Deepfake içerikler böyle tespit ediliyor

Deepfake videoların giderek daha gerçekçi hale gelmesiyle birlikte, sahte içeriklerin tespiti dünya genelinde daha karmaşık bir soruna dönüşüyor. Cornell Üniversitesi araştırmacıları, bu sorunla mücadelede dikkat çeken yeni bir teknoloji üzerinde çalıştı. Geliştirilen yöntem, sahneyi aydınlatan ışık kaynaklarına çıplak gözle algılanamayan dijital filigranlar yerleştirerek video içeriğinin doğruluğunu teyit etme imkanı sağlıyor.
Deepfake içerikler, görünmez ışıkla tespit edilecek
Yeni yöntem, “gürültü kodlu aydınlatma” adı verilen bir teknikle çalışıyor. Bu teknik, ışığın frekansı ve parlaklığına entegre edilen küçük değişikliklerden oluşan görünmez bir kod sistemi kullanıyor. Gömülü kodlar, zaman damgalı ve düşük çözünürlüklü “kod videoları” üreterek kayda giriyor.
Ortaya çıkan veri, bir görüntünün orijinal olup olmadığını anlamada referans olarak kullanılıyor. Kod videoları sayesinde şüpheli içeriklerde yapılan sahte eklemeler, silinmiş sahneler veya dijital manipülasyonlar tespit edilebiliyor.
Cornell Üniversitesi ekibi, dijital filigranı doğrudan ışık kaynağına yerleştirmeyi başardığı için yöntemin mevcut sistemlere göre ciddi bir avantaj sunduğu belirtiliyor. Geleneksel dijital filigranlar, görüntünün piksel düzeyinde belirli noktalarına yerleştirilen ve yalnızca özel yazılım veya donanımlarla tespit edilebilen kodlar kullanıyor. Ancak bu yeni sistemde kullanılan ışık filigranı, profesyonel kameralardan akıllı telefonlara kadar ortamdaki herhangi bir cihaz tarafından doğal biçimde kaydedilebiliyor.
Programlanabilir ışık kaynakları üzerinden çalışan sistem, monitörler, stüdyo ışıkları ya da özel LED’lerle yazılım aracılığıyla uygulanabiliyor. Standart ışık kaynaklarında ise yaklaşık bir posta pulu büyüklüğündeki özel bir çip kullanılıyor.
Bu çip, insan gözüyle fark edilemeyen düzeyde frekans ve parlaklık değişimleri oluşturarak filigranı ışığa entegre ediyor. Her bir ışık kaynağı kendine özgü bir kod ürettiğinden, aynı sahnede birden fazla bağımsız kod kullanmak mümkün oluyor. Üç farklı kodun aynı anda kullanılması halinde sahtecilik girişimlerinin tespiti daha da güçleniyor.

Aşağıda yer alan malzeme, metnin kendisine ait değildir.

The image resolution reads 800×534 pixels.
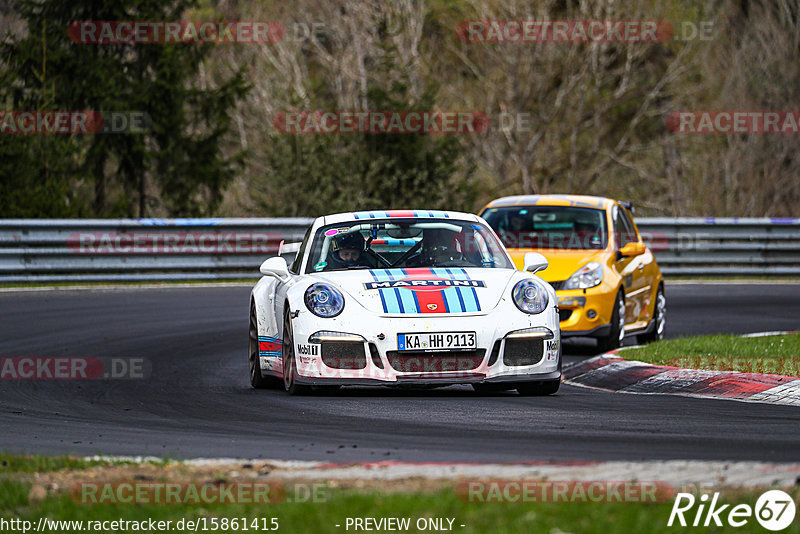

Teknolojinin farklı cilt tonları ve belirli açık hava koşullarında da çalıştığı, gerçekleştirilen saha testleriyle doğrulandı. Ancak araştırma ekibi, bu yöntemin tek başına tüm sahte içerik problemini çözemeyeceğini belirtiyor. Yapay zeka ile oluşturulan sahte içerik üretim yöntemleri de sürekli olarak gelişiyor ve bu durum, doğrulama teknolojilerinin de eş zamanlı olarak ilerlemesini zorunlu kılıyor.